* begin STORED ROWS *

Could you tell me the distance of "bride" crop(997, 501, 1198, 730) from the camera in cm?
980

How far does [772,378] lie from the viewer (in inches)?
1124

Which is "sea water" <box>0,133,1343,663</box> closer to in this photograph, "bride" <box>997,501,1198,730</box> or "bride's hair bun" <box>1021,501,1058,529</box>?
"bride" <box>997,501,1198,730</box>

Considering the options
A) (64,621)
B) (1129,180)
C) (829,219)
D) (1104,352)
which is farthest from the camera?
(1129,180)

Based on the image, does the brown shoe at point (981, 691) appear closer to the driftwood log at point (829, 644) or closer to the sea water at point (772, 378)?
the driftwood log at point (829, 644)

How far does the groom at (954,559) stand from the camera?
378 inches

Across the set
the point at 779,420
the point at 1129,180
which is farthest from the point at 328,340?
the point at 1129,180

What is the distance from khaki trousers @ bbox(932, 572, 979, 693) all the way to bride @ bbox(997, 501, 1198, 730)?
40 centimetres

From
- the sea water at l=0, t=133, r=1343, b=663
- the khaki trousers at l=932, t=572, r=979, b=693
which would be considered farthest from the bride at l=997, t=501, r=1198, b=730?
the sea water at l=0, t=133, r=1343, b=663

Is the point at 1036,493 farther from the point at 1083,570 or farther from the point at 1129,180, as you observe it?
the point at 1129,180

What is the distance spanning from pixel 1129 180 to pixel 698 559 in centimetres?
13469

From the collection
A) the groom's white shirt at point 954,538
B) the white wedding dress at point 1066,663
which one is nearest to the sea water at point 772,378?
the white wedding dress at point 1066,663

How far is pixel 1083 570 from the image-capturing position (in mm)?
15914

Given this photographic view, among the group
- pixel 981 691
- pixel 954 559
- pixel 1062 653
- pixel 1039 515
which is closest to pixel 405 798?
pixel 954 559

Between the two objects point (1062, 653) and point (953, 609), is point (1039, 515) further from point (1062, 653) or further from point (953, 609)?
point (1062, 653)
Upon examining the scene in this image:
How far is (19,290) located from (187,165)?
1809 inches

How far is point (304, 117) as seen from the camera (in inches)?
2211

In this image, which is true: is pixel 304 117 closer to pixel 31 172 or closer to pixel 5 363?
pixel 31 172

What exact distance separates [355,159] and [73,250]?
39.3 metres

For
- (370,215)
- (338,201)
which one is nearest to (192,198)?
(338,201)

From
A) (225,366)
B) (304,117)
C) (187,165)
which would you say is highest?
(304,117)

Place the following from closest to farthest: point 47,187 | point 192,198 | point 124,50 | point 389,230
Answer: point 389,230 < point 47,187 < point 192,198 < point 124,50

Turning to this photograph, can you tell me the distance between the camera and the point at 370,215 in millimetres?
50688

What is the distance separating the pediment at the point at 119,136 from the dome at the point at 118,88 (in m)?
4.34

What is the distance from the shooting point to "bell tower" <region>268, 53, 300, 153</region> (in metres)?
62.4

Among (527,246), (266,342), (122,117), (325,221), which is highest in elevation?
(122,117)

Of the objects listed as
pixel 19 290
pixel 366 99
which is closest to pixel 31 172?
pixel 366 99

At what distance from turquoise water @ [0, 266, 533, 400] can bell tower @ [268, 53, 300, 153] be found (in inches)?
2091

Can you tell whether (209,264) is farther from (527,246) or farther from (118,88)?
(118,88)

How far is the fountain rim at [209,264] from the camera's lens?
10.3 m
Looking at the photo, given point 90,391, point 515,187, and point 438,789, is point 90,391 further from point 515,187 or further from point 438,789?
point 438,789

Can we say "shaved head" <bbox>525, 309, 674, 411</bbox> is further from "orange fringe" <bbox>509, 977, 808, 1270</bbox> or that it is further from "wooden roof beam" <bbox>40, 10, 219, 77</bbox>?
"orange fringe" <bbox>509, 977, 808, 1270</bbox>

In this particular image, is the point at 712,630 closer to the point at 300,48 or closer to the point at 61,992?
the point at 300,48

* end STORED ROWS *

## DESCRIPTION OF THE TASK:
Copy all of the lines above word for word, changing nothing.

## OUTPUT OF THE EXERCISE:
Could you tell me the distance of "bride" crop(997, 501, 1198, 730) from the camera in cm?
980

How far does [772,378] lie from the viewer (in inches)?
1124

Which is "sea water" <box>0,133,1343,663</box> closer to in this photograph, "bride" <box>997,501,1198,730</box> or "bride's hair bun" <box>1021,501,1058,529</box>?
"bride" <box>997,501,1198,730</box>

Considering the options
A) (64,621)
B) (1129,180)
C) (829,219)
D) (1104,352)
which is farthest from the camera?
(1129,180)

Based on the image, does the brown shoe at point (981, 691) appear closer to the driftwood log at point (829, 644) or closer to the sea water at point (772, 378)?
the driftwood log at point (829, 644)

How far does the groom at (954,559) stand from the camera?
378 inches

Across the set
the point at 779,420
the point at 1129,180
which is farthest from the point at 328,340?
the point at 1129,180

What is the distance from khaki trousers @ bbox(932, 572, 979, 693) all the way to bride @ bbox(997, 501, 1198, 730)?
40 centimetres

From
- the sea water at l=0, t=133, r=1343, b=663
- the khaki trousers at l=932, t=572, r=979, b=693
which would be considered farthest from the bride at l=997, t=501, r=1198, b=730?
the sea water at l=0, t=133, r=1343, b=663

Is the point at 1036,493 farther from the point at 1083,570 or farther from the point at 1129,180, as you observe it?
the point at 1129,180

What is the distance spanning from pixel 1129 180 to pixel 698 559 in centimetres?
13469

From the collection
A) the groom's white shirt at point 954,538
B) the white wedding dress at point 1066,663
which one is nearest to the sea water at point 772,378?
the white wedding dress at point 1066,663

How far is pixel 1083 570 from the image-capturing position (in mm)?
15914

Given this photographic view, among the group
- pixel 981 691
- pixel 954 559
- pixel 1062 653
- pixel 1039 515
which is closest to pixel 405 798?
pixel 954 559

Between the two objects point (1062, 653) and point (953, 609), is point (1039, 515) further from point (1062, 653) or further from point (953, 609)?
point (1062, 653)
Upon examining the scene in this image:
How far is (19,290) located from (187,165)?
1809 inches

How far is point (304, 117) as seen from the camera (in inches)?
2211

In this image, which is true: is pixel 304 117 closer to pixel 31 172 or closer to pixel 5 363?
pixel 31 172

What exact distance separates [355,159] and [73,250]?
39.3 metres

For
- (370,215)
- (338,201)
which one is nearest to (192,198)?
(338,201)

From
A) (225,366)
B) (304,117)
C) (187,165)
which would you say is highest?
(304,117)

Place the following from closest to farthest: point 47,187 | point 192,198 | point 124,50 | point 389,230
Answer: point 389,230 < point 47,187 < point 192,198 < point 124,50

Turning to this photograph, can you tell me the distance between the camera and the point at 370,215 in millimetres?
50688

What is the distance separating the pediment at the point at 119,136 from the dome at the point at 118,88 (in m)?
4.34

What is the distance from the shooting point to "bell tower" <region>268, 53, 300, 153</region> (in metres)?
62.4

Among (527,246), (266,342), (122,117), (325,221), which is highest in elevation?
(122,117)

Of the objects listed as
pixel 19 290
pixel 366 99
which is closest to pixel 31 172?
pixel 366 99

At what distance from turquoise water @ [0, 266, 533, 400] can bell tower @ [268, 53, 300, 153] be found (in inches)?
2091

Can you tell whether (209,264) is farther from (527,246) or farther from (118,88)?
(118,88)

How far is the fountain rim at [209,264] from the camera's lens?
10.3 m
Looking at the photo, given point 90,391, point 515,187, and point 438,789, is point 90,391 further from point 515,187 or further from point 438,789?
point 438,789

Can we say "shaved head" <bbox>525, 309, 674, 411</bbox> is further from "orange fringe" <bbox>509, 977, 808, 1270</bbox> or that it is further from "wooden roof beam" <bbox>40, 10, 219, 77</bbox>?
"orange fringe" <bbox>509, 977, 808, 1270</bbox>

In this particular image, is the point at 712,630 closer to the point at 300,48 or closer to the point at 61,992?
the point at 300,48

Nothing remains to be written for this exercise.